Especialistas en actividad física destacan que caminar regularmente cinco días a la semana genera un gasto calórico significativo que puede contribuir a la pérdida de grasa corporal. Una sesión de 40 minutos a ritmo moderado quema entre 300 y 350 calorías, cifra que aumenta con mayor intensidad. Sin embargo, los expertos advierten que para obtener mejores resultados es fundamental combinar esta actividad con entrenamiento de fuerza, alimentación equilibrada y otros hábitos saludables.
La caminata se ha convertido en una de las prácticas físicas más recomendadas por profesionales de la salud. Su principal ventaja radica en que es accesible para personas de cualquier edad y nivel de condición física, no requiere equipamiento especial más allá de un buen calzado y genera un bajo impacto en las articulaciones.

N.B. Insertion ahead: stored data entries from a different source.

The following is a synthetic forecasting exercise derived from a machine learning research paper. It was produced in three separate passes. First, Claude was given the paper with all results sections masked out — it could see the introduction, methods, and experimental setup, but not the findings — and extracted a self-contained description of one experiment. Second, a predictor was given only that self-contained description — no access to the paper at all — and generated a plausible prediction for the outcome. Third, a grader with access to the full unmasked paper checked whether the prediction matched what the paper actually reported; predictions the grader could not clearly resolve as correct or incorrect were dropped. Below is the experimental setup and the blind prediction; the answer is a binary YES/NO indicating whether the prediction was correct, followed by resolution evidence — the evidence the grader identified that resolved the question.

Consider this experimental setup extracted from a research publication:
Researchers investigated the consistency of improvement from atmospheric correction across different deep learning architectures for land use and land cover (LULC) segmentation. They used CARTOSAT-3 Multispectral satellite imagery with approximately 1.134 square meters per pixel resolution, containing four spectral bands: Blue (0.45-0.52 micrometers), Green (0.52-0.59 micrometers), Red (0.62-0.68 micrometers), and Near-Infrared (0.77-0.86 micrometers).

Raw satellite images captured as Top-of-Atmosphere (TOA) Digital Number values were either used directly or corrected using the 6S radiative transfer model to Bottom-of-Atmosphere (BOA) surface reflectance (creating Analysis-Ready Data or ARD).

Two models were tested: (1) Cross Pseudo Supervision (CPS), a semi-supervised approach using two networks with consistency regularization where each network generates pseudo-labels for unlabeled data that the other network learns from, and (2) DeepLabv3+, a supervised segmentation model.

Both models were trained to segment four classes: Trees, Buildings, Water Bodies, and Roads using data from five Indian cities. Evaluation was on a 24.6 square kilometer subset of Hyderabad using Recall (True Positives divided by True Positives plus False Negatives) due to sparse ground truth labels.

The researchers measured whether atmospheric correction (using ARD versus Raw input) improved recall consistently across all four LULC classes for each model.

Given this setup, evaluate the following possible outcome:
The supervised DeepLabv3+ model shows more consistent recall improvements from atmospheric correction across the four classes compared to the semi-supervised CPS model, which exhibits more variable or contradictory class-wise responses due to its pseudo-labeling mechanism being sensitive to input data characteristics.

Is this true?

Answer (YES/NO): NO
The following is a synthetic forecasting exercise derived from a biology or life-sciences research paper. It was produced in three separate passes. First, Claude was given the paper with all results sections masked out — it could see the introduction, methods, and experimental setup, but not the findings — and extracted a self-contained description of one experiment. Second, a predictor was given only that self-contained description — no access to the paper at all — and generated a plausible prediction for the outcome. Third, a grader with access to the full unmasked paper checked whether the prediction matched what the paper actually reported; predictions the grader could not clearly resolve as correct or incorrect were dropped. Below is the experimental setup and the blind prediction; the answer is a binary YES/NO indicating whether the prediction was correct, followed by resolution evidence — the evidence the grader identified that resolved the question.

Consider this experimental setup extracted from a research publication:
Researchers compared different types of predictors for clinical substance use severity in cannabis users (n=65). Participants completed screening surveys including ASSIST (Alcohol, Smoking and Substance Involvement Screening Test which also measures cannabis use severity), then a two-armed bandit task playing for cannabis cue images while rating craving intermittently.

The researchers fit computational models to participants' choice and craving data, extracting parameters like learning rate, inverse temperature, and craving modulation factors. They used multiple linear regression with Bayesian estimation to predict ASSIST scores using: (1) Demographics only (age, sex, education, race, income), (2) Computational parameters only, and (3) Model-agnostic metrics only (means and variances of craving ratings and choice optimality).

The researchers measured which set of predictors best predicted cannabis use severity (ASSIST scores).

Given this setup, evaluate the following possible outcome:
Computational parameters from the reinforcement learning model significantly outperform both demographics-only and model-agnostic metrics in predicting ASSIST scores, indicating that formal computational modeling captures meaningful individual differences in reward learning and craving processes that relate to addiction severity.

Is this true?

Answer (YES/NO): NO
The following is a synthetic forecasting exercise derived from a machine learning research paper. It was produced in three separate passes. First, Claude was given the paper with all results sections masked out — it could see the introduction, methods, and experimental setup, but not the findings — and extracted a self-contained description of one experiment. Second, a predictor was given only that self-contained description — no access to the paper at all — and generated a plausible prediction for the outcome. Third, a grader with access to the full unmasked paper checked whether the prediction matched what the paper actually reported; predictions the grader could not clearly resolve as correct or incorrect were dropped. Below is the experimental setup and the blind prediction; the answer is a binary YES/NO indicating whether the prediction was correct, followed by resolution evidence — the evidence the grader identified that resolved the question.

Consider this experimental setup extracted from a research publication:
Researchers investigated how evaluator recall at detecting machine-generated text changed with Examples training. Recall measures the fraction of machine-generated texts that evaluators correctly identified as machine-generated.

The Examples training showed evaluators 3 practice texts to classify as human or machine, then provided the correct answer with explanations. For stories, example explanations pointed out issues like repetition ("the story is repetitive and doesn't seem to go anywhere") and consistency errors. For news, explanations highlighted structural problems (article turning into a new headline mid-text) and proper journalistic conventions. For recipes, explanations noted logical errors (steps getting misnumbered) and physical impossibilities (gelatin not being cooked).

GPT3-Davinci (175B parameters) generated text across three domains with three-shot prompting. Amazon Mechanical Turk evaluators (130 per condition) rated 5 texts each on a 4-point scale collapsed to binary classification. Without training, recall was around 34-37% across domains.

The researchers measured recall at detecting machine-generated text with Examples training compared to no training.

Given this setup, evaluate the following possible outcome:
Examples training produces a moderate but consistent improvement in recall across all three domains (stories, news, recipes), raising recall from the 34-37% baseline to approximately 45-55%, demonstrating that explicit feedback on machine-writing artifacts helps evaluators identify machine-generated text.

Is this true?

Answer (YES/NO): YES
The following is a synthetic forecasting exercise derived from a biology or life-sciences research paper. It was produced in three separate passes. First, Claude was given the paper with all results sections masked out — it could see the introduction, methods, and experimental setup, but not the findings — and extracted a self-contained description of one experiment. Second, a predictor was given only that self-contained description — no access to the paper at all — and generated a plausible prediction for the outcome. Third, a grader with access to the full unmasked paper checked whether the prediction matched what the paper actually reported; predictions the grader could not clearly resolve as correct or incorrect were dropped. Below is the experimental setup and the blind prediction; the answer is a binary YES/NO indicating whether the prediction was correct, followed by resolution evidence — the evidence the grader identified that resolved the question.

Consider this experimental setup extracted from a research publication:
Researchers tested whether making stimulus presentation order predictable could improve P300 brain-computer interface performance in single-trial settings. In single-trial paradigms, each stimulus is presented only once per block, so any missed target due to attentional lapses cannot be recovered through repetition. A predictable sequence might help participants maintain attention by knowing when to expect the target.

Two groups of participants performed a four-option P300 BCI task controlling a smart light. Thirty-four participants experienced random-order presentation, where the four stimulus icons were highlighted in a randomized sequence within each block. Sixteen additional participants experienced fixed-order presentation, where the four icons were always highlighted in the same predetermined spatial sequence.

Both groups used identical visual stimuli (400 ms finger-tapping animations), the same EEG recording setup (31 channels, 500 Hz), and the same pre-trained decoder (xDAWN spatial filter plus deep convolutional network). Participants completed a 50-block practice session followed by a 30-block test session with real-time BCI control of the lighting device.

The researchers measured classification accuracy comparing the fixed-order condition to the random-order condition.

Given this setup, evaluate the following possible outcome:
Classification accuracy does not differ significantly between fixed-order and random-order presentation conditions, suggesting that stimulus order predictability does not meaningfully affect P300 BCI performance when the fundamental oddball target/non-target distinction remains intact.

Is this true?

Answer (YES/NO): NO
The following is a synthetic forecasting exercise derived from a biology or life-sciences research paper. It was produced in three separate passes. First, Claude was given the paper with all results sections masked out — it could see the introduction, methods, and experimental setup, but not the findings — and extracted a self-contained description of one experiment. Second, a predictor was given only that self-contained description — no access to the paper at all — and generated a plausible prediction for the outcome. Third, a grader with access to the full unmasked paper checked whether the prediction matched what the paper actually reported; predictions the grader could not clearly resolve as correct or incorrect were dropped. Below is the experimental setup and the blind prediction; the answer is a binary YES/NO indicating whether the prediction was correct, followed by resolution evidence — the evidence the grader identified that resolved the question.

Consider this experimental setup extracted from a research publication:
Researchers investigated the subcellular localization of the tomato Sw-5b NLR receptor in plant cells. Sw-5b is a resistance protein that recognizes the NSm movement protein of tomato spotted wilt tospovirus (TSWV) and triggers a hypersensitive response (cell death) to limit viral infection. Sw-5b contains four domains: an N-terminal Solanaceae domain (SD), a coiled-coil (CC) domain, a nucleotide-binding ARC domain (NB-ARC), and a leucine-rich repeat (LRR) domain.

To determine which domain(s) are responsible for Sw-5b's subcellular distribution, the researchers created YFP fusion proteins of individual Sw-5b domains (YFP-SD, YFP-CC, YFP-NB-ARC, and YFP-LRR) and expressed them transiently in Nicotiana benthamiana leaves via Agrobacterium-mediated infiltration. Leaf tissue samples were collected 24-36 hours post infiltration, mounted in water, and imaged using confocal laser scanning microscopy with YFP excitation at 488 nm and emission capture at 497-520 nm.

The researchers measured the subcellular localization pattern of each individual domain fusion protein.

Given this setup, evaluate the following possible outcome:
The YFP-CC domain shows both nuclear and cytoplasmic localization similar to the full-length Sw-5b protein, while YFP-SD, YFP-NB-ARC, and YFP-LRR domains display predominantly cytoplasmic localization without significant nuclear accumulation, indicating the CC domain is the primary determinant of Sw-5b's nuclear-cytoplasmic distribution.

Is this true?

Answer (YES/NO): NO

Según entrenadores consultados en el podcast de Adhgym, caminar regularmente cinco días a la semana puede representar un gasto energético considerable a lo largo del tiempo. Los especialistas señalaron que esta rutina podría implicar la quema de aproximadamente 78.000 calorías en un año, una cifra equivalente a cerca de diez kilogramos de grasa corporal.

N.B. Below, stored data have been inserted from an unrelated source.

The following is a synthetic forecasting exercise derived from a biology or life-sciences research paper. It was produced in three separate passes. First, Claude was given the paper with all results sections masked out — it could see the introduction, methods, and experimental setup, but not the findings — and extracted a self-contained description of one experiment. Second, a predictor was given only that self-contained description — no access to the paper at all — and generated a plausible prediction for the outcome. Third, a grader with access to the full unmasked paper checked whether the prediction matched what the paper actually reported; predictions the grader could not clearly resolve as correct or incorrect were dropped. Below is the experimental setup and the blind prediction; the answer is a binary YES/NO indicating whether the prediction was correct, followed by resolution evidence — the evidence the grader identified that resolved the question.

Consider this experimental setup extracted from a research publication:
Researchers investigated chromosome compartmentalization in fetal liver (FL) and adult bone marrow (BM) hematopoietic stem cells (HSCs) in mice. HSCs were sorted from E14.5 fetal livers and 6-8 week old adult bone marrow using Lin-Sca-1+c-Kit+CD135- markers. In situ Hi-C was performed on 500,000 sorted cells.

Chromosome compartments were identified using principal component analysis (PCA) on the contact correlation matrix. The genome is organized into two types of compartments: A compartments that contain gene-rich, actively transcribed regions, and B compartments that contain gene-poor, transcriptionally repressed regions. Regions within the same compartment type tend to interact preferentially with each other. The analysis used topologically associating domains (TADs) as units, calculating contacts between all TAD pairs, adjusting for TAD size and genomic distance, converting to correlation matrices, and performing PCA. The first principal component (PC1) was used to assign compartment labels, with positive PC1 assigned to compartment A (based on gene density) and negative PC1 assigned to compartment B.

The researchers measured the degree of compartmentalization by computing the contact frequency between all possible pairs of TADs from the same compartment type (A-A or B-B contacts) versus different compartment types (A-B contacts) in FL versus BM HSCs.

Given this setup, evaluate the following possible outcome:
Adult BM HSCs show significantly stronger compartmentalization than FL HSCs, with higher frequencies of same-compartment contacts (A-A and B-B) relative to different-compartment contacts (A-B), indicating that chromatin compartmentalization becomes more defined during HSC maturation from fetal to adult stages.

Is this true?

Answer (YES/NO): YES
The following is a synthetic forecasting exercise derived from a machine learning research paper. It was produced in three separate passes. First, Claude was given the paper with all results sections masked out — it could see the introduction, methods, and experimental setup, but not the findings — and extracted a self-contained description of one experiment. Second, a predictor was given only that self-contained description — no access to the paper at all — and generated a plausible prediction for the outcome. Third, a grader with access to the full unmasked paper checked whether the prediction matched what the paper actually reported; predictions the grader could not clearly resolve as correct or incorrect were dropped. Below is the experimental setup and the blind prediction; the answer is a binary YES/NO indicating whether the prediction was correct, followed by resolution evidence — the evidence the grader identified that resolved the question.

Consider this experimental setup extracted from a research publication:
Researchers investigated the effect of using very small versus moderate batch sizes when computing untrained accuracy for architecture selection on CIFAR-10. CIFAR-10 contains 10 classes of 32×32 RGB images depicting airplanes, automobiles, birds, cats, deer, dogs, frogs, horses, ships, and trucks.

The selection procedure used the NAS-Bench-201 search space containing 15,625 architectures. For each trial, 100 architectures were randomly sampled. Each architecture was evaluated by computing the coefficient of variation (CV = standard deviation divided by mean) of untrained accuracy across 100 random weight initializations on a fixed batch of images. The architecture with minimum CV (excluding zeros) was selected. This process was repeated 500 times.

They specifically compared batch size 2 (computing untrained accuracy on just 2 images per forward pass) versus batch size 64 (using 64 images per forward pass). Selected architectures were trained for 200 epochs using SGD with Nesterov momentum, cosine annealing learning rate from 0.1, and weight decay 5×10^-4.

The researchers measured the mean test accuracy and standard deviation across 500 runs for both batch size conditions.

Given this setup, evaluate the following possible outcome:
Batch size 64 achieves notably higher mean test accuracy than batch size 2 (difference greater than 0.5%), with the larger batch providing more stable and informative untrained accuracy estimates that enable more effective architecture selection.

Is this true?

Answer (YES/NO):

El gasto calórico en cada sesión depende de varios factores como el peso corporal, la velocidad de desplazamiento y la distancia recorrida. Una caminata de aproximadamente 40 minutos a un ritmo tranquilo implica un gasto cercano a 350 calorías. Cuando el paso es más rápido, el consumo energético diario puede alcanzar las 600 calorías, lo que incrementa significativamente el impacto acumulado durante el año.
Más allá de contribuir al control del peso, caminar favorece la circulación sanguínea, fortalece el sistema cardiovascular y puede ayudar a reducir los niveles de estrés. Sin embargo, los expertos advierten que esta actividad no debería ser la única estrategia para quienes buscan modificar su composición corporal. Víctor Martín, entrenador personal citado por Adhgym, afirmó que caminar es una herramienta útil porque resulta sostenible y genera una menor sensación de fatiga que otros ejercicios, pero indicó que los mejores resultados suelen alcanzarse cuando se combina con entrenamiento de fuerza, una alimentación equilibrada y hábitos de vida saludables.

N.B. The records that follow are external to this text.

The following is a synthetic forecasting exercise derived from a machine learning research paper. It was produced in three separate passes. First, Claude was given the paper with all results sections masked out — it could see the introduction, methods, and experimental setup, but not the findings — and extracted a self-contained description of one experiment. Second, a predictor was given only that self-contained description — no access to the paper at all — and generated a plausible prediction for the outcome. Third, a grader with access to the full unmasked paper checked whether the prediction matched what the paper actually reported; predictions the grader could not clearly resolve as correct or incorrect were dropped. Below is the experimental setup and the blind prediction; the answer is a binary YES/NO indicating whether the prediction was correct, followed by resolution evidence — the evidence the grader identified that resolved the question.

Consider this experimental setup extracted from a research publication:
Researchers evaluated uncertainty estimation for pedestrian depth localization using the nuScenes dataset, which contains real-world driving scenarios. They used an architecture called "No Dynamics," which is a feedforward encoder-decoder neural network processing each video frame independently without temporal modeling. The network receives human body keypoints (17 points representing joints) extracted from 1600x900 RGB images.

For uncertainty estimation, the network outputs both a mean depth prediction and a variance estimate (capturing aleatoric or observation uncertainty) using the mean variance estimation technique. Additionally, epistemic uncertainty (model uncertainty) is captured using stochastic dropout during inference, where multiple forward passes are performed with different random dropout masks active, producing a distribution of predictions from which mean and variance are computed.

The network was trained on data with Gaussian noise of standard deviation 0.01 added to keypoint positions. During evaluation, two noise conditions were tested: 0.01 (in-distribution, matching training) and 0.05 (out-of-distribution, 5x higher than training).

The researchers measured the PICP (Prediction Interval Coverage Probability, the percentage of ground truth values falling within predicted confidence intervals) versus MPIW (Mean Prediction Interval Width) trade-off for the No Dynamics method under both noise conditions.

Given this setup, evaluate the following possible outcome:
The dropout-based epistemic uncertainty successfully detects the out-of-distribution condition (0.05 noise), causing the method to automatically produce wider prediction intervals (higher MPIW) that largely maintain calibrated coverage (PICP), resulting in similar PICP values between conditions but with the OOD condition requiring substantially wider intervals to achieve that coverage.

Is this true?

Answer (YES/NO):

Los especialistas coincidieron en que el trabajo de fuerza es fundamental para preservar la masa muscular, especialmente con el paso de los años. Mantener esa masa contribuye a un metabolismo más activo y a una gestión más eficiente de la energía por parte del organismo.
Existen estrategias para incrementar el consumo calórico durante las caminatas. La entrenadora Lina Durán explicó que la intensidad moderada de la caminata favorece el uso de las reservas de grasa como fuente de energía. También señaló que caminar en superficies con pendiente o utilizar cintas de correr inclinadas aumenta el gasto energético. El entrenador Borja San Félix recomendó sesiones con una inclinación cercana al 10 por ciento y una velocidad aproximada de 5,5 kilómetros por hora, trabajo que estimula grupos musculares como los glúteos, los isquiotibiales y la zona central del cuerpo.